Explain the standard enthalpy of formation.

The standard enthalpy change for the formation of one mole of a compound from its elements in their most stable states of aggregation is called standard molar enthalpy of formation. Its symbol is $\Delta_{f} H^{\ominus}$.
Elements are considered in their most stable states of aggregation. For example,$H_{2}$ and $O_{2}$ are in their gaseous state at $298 \ K$ temperature and $1 \ bar$ pressure.

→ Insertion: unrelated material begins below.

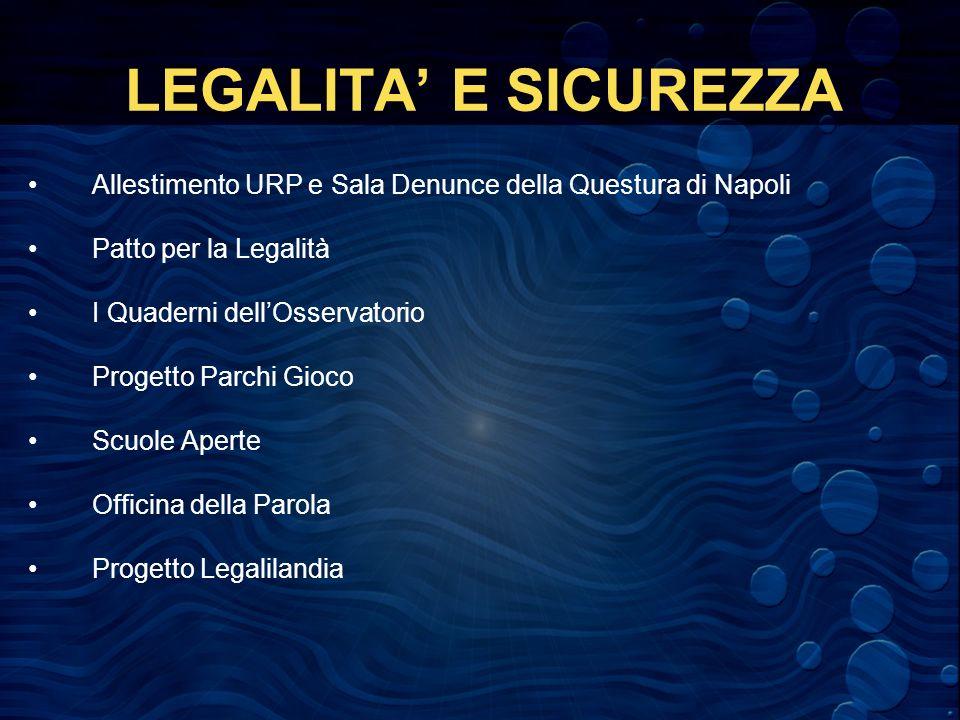LEGALITA E SICUREZZA Allestimento URP e Sala Denunce della Questura di Napoli Patto per la Legalità I Quaderni dellOsservatorio Progetto Parchi Gioco Scuole Aperte Officina della Parola Progetto Legalilandia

$H_{2(g)} + \frac{1}{2} O_{2(g)} \rightarrow H_{2}O_{(l)} ; \Delta_{f} H^{\ominus} = -285.8 \ kJ \ mol^{-1}$
$C_{\text{(graphite,s)}} + 2H_{2(g)} \rightarrow CH_{4(g)} ; \Delta_{f} H^{\ominus} = -74.81 \ kJ \ mol^{-1}$
In these examples,one mole of a compound is formed from its constituent elements.
In contrast,consider the enthalpy change for the following exothermic reaction:
$CaO_{(s)} + CO_{2(g)} \rightarrow CaCO_{3(s)} ; \Delta_{r} H^{\ominus} = -178.3 \ kJ \ mol^{-1}$
This is not an enthalpy of formation of calcium carbonate,since calcium carbonate is formed from other compounds,not from its constituent elements.

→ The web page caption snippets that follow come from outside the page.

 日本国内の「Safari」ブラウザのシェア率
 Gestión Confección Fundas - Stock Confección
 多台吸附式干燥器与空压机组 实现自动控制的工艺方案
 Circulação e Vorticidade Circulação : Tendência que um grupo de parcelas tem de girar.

Similarly,the following reaction is not the standard enthalpy of formation for $HBr_{(g)}$ because two moles are formed:
$H_{2(g)} + Br_{2(l)} \rightarrow 2HBr_{(g)} ; \Delta_{r} H^{\ominus} = -72.8 \ kJ \ mol^{-1}$
By convention,the standard enthalpy of any element in its most stable state is taken as zero.
Calculation of heat needed for the decomposition of $CaCO_{3}$:
$CaCO_{3(s)} \rightarrow CaO_{(s)} + CO_{2(g)} ; \Delta_{r} H^{\ominus} = ?$
$\Delta_{r} H^{\ominus} = \sum a_{i} \Delta_{f} H^{\ominus} \text{(products)} - \sum b_{i} \Delta_{f} H^{\ominus} \text{(reactants)}$
$\Delta_{r} H^{\ominus} = \Delta_{f} H^{\ominus} [CaO_{(s)}] + \Delta_{f} H^{\ominus} [CO_{2(g)}] - \Delta_{f} H^{\ominus} [CaCO_{3(s)}]$
$= [1(-635.1) + 1(-393.5)] - [-1206.9]$
$= 178.3 \ kJ \ mol^{-1}$
Thus,the decomposition of $CaCO_{3(s)}$ is an endothermic process.